There's no doubt that we wouldn't have western films as we know them today without legendary Hollywood director John Ford paving the way. Ford was a master at bringing the historic ways of the Old West to life and creating the heroic cowboy characters we still love watching today from his iconic films like Stagecoach, The Searchers, and his final western, The Man Who Shot Liberty Valance. In the 1962 film, Ford partners back up with the man he turned into a legend, John Wayne, and made his final statement on the Wild West. Written by James Warner Bellah and Willis Goldbeck the film was a box office hit, despite Stewart and Wayne starring as the lead characters in an action-packed film in their 50s. It was also the first time the two legendary actors starred together in a film, though they would also go on to appear in Wayne's final film together, The Shootist.

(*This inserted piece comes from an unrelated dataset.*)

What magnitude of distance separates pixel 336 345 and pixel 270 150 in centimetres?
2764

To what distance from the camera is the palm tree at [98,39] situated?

The black and white film opens with James Stewart starring as Senator Ransom Stoddard who comes back to the western town of Shinbone for the funeral of his friend, Tom Doniphon (John Wayne). Accompanied by his wife Hallie (Vera Miles) he explains to a local newspaper editor why he ended up making the long trip back. The story then follows a flashback of Stoddard as a young lawyer coming out into the American frontier where he meets the criminal Liberty Valance (Lee Marvin). Despite trying to help the town build up their local government, Stoddard and Valance are constantly at odds as the criminal wants to keep the town under the rules of the Old West and the local cattle barons. Things really aren't going well either under the leadership of the cowardly Marshal Link Appleyard (Andy Devine).
When Valance challenges Stoddard to a duel, Stoddard somehow defeats Valance in the showdown, making the happy locals of the frontier town nominate him for the state convention and declaring him a hero. Turns out it was actually his pal Tom Doniphon who killed Liberty Valance and he encourages him to accept the nomination and keep the secret between them. The story of the defeat of Liberty Valance turns into a western legend, one that locals know even years later when Senator Stoddard is visiting town from Washington D.C.
John plays the typical John Ford hero -- a man with limited words who represents the simplicity of life in the Old West. In a sense, when he kills Liberty Valance and promotes modernism by helping the town pursue statehood through Stoddard's nomination, he goes against everything he stands for. It seems that the film is showing the death of the Ford westerns and the director's way of saying goodbye to that chapter of his life, as well as all of the iconic classic heroes played by Wayne. The film will forever be as legendary as its Oscar winning director and two lead stars.